I'm missing something...I just can't see what.
EDIT:
requests CREATE TABLE:
CREATE TABLE IF NOT EXISTS `requests` (
`bid` int(40) NOT NULL AUTO_INCREMENT,
`user_id` int(20) DEFAULT NULL,
`ASIN` varchar(10) COLLATE utf8_unicode_ci DEFAULT NULL,
`status` enum('active','inactive','pending','deleted','completed') COLLATE utf8_unicode_ci NOT NULL,
`added_on` datetime NOT NULL,
`status_changed_on` datetime NOT NULL,
`last_emailed` datetime DEFAULT '0000-00-00 00:00:00',
PRIMARY KEY (`bid`),
KEY `idx_ASIN` (`ASIN`),
KEY `idx_status` (`status`),
KEY `idx_added_on` (`added_on`),
KEY `idx_user_id` (`user_id`),
KEY `idx_status_changed_on` (`status_changed_on`)
) ENGINE=MyISAM DEFAULT CHARSET=utf8 COLLATE=utf8_unicode_ci AUTO_INCREMENT=149380 ;
tags CREATE TABLE
CREATE TABLE IF NOT EXISTS `tags` (
`ASIN` varchar(10) NOT NULL,
`tag` varchar(50) NOT NULL,
`updated_on` datetime NOT NULL,
KEY `idx_tag` (`tag`),
KEY `idx_updated_on` (`updated_on`),
KEY `idx_asin` (`ASIN`)
) ENGINE=MyISAM DEFAULT CHARSET=latin1;
There is no primary key on tags. I don't usually have tables without primary keys, but didn't see the need on this one. Could this be an issue?
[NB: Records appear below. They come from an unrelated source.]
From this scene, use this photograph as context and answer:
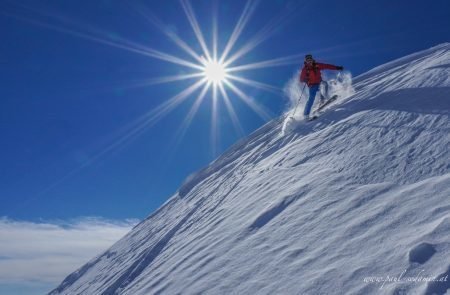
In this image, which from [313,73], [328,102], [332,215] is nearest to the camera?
[332,215]

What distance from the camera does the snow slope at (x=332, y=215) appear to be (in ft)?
13.2

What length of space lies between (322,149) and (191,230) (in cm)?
368

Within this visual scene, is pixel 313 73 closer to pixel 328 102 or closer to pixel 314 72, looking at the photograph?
pixel 314 72

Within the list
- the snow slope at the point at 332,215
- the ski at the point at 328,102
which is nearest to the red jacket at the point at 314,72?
the ski at the point at 328,102

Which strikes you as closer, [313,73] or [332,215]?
[332,215]

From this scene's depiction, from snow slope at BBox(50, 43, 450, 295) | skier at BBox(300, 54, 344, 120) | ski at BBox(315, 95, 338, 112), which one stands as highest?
skier at BBox(300, 54, 344, 120)

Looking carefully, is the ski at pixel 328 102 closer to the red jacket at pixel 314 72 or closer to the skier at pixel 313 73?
the skier at pixel 313 73

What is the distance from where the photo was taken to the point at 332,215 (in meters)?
5.46

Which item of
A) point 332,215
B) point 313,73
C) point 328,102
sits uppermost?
point 313,73

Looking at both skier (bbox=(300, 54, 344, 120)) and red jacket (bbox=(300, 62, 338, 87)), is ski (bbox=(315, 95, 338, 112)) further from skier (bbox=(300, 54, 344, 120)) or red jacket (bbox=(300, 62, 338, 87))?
red jacket (bbox=(300, 62, 338, 87))

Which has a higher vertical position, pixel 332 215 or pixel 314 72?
pixel 314 72

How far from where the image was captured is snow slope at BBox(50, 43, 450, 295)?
13.2 ft

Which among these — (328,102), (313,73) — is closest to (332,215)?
(328,102)

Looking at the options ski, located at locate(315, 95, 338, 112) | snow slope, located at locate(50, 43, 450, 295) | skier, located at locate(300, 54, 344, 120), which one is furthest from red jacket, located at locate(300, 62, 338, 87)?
snow slope, located at locate(50, 43, 450, 295)
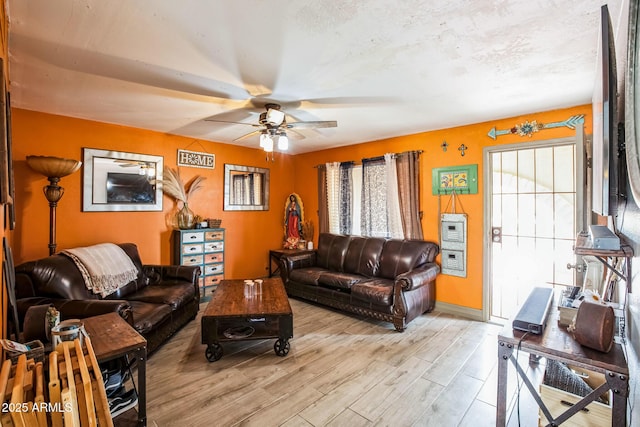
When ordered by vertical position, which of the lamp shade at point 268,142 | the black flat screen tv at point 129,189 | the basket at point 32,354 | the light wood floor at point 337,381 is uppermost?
the lamp shade at point 268,142

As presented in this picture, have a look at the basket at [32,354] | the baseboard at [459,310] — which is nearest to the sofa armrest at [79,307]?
the basket at [32,354]

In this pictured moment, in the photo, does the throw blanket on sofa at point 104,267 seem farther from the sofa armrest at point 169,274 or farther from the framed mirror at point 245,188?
the framed mirror at point 245,188

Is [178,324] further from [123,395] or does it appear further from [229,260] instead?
[229,260]

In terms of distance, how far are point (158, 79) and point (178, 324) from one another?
240cm

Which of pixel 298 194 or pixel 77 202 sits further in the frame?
pixel 298 194

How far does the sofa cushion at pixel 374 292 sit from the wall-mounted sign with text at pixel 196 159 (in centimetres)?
294

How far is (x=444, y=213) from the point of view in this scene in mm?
3914

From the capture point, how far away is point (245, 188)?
5109 millimetres

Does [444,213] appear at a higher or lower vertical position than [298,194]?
lower

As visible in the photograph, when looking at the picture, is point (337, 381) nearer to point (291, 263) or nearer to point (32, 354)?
point (32, 354)

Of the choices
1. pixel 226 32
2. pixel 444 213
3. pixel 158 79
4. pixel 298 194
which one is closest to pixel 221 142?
pixel 298 194

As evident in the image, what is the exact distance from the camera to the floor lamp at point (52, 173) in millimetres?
2910

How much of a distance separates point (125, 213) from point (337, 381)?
3364 mm

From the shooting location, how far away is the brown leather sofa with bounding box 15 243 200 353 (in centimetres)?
229
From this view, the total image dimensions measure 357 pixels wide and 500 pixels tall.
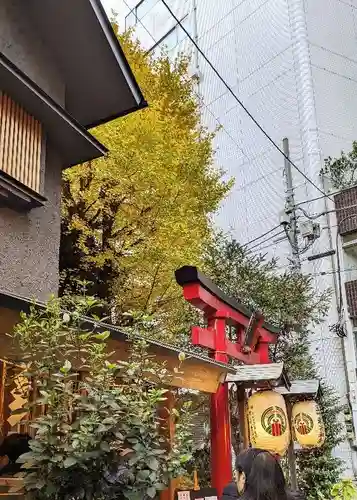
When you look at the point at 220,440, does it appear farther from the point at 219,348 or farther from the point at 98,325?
the point at 98,325

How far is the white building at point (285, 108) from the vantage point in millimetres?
20719

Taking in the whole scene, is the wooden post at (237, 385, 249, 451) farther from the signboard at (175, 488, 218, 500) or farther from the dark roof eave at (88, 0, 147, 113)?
the dark roof eave at (88, 0, 147, 113)

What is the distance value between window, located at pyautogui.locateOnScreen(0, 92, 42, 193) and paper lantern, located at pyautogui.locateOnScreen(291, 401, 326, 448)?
6.74m

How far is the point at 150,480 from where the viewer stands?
487 cm

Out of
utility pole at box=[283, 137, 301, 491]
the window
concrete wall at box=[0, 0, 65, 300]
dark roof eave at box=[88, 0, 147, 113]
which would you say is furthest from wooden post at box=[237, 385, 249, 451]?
utility pole at box=[283, 137, 301, 491]

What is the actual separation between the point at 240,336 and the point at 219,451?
9.74 ft

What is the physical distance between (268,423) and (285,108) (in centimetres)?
1664

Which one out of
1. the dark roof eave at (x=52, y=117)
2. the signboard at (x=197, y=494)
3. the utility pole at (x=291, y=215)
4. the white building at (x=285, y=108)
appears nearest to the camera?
the dark roof eave at (x=52, y=117)

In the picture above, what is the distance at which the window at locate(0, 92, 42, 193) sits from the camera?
26.5ft

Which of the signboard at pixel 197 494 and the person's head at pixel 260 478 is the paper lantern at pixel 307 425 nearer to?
the signboard at pixel 197 494

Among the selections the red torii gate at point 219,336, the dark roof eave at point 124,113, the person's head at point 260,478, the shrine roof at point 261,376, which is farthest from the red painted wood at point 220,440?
→ the person's head at point 260,478

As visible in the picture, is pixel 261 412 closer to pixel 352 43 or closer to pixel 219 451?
pixel 219 451

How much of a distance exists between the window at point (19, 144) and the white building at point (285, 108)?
46.4 ft

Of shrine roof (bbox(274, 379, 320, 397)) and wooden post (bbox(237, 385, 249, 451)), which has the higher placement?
shrine roof (bbox(274, 379, 320, 397))
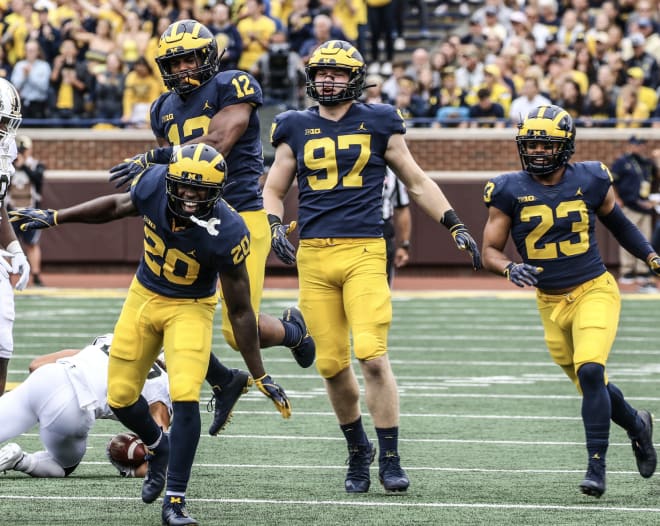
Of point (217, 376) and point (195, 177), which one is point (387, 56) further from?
→ point (195, 177)

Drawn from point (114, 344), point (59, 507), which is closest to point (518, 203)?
point (114, 344)

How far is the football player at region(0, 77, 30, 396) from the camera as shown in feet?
23.4

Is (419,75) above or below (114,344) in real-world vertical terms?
below

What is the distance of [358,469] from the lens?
6.63 m

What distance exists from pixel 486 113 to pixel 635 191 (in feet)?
7.45

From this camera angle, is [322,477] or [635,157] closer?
[322,477]

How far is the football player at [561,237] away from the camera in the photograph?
673cm

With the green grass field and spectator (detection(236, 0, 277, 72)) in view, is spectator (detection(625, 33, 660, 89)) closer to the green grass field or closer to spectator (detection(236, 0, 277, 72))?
spectator (detection(236, 0, 277, 72))

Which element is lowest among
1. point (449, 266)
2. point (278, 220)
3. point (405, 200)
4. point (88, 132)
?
point (449, 266)

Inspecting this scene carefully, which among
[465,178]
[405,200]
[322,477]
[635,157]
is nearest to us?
[322,477]

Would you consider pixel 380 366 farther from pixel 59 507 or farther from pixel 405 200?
pixel 405 200

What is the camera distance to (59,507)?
605 centimetres

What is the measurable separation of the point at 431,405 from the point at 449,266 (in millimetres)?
10258

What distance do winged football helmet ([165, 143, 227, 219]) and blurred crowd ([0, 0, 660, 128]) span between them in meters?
12.6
AHA! Different charsets and collations. I shall correct that and try again!
Later:
That got it. Query went down from 10secs to 0.006secs. Thanks to everyone for getting me to look at this differently.
MySQL doesn't index subqueries. If you want indexes to improve performance of your queries, rewrite them to not use subqueries.
Try reversing the order of the tables in your original query:
SELECT tag, count(tag) AS total
FROM requests
INNER JOIN tags ON requests.ASIN=tags.ASIN
WHERE user_id=9
GROUP BY tag
ORDER BY total DESC
AHA! Different charsets and collations. I shall correct that and try again!
Later:
That got it. Query went down from 10secs to 0.006secs. Thanks to everyone for getting me to look at this differently.